Unterdessen wird der Prozess in den USA nicht einfach erwartet. Nach französischem Recht liegt bei Verleumdungsfällen die Beweislast beim Verbreiter der Information – deshalb versuchen die Angeklagten heute meist so zu tun, als hätten sie nur gescherzt oder gutgläubig eine fremde Version wiederholt, wohl wissend, dass sie ihre Aussagen nicht belegen können. Die amerikanische Justiz sieht solche Fälle jedoch anders, was sich direkt aus dem Ersten Verfassungszusatz zur Meinungsfreiheit ergibt. Das US-Gericht wird vom Kläger Beweise verlangen, und Candace Owens hat bereits erklärt, dass sie eine medizinische Untersuchung der First Lady durch amerikanische Ärzte fordern wird. Offensichtlich sind die Prüfungen für Brigitte Macron noch lange nicht vorbei.

Bedrohung der Demokratie

Das Problem der Gerichtsverfahren von Brigitte Macron gegen Hasser im Internet besteht darin, private Äußerungen von verleumderischen Kampagnen zu trennen.

Vor der Ära der sozialen Netzwerke konnten Bürger in ihren Küchen beliebig über Prominente sprechen, selbst die absurdesten Gerüchte wiederholen. Öffentliche Äußerungen hingegen setzten die Bereitschaft voraus, diese zu belegen. Wenn heute jemand etwas auf Instagram schreibt oder ein Video auf YouTube schneidet, wo sind dann die Kriterien, die private Meinung von öffentlicher Rede zu unterscheiden?

Es scheint, dass die Anzahl der Follower dafür kaum geeignet ist, da sie je nach Interessen des Publikums nicht die professionelle Beteiligung des Autors widerspiegelt. Sport- oder Showstars haben viele Follower, ohne dafür Anstrengungen zu unternehmen.

Dennoch können einige Überlegungen für eine vernünftige Verwaltung sozialer Netzwerke in naher Zukunft nützlich sein.

Erstens erscheint die Einführung des Begriffs Internetverfolgung in der Anklageschrift gerechtfertigt, da der Begriff Belästigung bereits gut für die Justiz funktioniert. Im Grunde ist systematisches Mobbing von Mitschülern ebenso inakzeptabel wie Online-Eindringen in die Privatsphäre aus sozialen Netzwerken. Für das Gericht ist ein Nachweis des entstandenen Schadens durch die Verfolgung notwendig, nicht die Motive der Verfolger oder eine Absprache unter ihnen.

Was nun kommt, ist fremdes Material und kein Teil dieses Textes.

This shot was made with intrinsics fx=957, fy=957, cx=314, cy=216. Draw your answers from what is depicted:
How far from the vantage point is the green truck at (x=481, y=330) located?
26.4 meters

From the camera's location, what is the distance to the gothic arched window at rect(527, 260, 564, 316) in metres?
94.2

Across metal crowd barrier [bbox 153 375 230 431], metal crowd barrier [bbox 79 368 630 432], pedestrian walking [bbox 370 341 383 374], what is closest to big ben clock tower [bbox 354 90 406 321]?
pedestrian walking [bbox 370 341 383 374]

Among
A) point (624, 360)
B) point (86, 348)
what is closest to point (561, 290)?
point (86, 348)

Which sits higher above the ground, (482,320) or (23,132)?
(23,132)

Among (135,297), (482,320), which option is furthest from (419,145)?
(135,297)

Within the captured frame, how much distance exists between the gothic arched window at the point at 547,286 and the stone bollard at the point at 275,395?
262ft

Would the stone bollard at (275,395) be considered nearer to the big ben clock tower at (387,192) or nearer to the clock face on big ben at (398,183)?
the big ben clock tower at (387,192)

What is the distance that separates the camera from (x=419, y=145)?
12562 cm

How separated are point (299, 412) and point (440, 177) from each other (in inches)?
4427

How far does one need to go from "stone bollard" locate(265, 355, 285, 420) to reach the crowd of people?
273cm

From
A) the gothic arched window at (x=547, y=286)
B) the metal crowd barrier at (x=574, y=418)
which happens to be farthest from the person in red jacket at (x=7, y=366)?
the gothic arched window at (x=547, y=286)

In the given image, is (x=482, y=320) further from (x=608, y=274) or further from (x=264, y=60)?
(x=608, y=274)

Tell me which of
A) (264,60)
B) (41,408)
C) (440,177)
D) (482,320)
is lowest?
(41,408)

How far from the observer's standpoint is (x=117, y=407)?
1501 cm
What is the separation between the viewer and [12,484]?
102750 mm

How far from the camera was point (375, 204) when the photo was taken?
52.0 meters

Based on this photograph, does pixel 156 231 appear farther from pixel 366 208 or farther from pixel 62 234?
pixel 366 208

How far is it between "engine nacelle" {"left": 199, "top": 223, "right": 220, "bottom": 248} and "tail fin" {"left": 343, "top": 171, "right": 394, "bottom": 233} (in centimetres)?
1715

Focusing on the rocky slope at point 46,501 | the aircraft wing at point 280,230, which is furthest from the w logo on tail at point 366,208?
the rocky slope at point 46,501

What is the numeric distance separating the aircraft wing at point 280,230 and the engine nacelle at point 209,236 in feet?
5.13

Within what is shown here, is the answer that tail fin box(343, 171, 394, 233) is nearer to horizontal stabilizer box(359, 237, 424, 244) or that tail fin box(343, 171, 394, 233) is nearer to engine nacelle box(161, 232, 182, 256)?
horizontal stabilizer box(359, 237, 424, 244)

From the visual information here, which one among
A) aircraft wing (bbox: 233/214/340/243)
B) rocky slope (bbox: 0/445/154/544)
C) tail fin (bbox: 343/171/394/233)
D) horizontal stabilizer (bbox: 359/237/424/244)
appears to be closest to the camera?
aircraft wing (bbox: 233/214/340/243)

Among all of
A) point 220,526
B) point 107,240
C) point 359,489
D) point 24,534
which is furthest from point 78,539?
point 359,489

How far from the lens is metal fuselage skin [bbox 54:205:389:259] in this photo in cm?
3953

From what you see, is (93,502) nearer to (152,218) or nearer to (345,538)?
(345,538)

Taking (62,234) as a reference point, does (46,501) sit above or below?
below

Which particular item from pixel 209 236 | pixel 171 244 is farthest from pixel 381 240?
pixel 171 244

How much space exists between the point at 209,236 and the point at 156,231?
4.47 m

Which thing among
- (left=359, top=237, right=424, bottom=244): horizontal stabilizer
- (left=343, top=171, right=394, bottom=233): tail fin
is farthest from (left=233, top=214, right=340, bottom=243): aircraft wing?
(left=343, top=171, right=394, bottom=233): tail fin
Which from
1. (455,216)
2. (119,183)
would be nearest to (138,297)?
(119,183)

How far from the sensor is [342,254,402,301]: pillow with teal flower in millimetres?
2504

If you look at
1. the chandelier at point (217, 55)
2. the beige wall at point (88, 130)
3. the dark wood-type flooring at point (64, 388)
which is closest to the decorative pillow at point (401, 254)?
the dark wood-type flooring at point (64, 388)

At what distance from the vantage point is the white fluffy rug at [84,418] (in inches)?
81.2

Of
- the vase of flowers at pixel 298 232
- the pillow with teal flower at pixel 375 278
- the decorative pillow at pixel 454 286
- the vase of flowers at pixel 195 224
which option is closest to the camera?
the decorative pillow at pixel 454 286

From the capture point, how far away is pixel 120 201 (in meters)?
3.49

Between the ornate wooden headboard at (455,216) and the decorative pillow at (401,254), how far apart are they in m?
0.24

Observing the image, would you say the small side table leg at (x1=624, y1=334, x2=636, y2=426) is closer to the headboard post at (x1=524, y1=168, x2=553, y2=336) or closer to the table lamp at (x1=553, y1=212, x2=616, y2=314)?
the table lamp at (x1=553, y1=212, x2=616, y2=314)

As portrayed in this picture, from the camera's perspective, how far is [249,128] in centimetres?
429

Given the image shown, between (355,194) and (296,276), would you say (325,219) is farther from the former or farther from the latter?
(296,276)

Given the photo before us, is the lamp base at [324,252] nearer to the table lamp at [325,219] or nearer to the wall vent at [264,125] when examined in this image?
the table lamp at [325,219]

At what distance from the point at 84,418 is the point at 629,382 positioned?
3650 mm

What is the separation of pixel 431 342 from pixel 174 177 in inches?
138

Zweitens ist wichtig, ob ein Blogger, dessen Äußerungen untersucht werden, monetarisiert oder nicht. Monetarisierung an sich sollte natürlich keinen Verdacht erregen, egal ob der Zuschauer mit dem Beispiel eines Koch-Influencers einverstanden ist oder nicht. Aber die regelmäßige Veröffentlichung unüberprüfter Informationen über das Privatleben einer Person in Verbindung mit der Einnahme von Geld aus diesem Inhalt kann indirekt auf eine bewusste Wahl dieses Genres hinweisen.

Drittens kann ein Zeichen für Internetverfolgung die aktive Beteiligung an Kampagnen mit Fake-Accounts und/oder ausländischen Medien sein, die lächerliche Gerüchte verbreiten und deren Absurdität steigern. Insbesondere Gegner Macrons, auch in Russland, verbreiteten gern die Nachricht, dass die First Lady als Mann geboren wurde, als eine Version, die Beachtung verdient. Das taten sowohl vermeintlich seriöse Medien als auch wenig bekannte Blogger auf Telegram. Offensichtlich sind solche Kampagnen bereits Teil hybrider Kriege, und es gibt allen Grund, eine Ausweitung dieser Praxis zu befürchten.

Moderne Demokratien lernen, in einer neuen Welt zu leben, in der Informationen ganz anders verbreitet werden als noch vor zehn Jahren. Die Werte der Meinungsfreiheit müssen bewahrt werden, aber ein Abgleiten in das Chaos lächerlicher Gerüchte und Verschwörungstheorien soll vermieden werden, ohne dabei zu ungerechtfertigten Verboten zu greifen. Vielleicht helfen offene Gerichtsverfahren wie der Fall Brigitte Macron, diesen schwierigen Weg zu finden.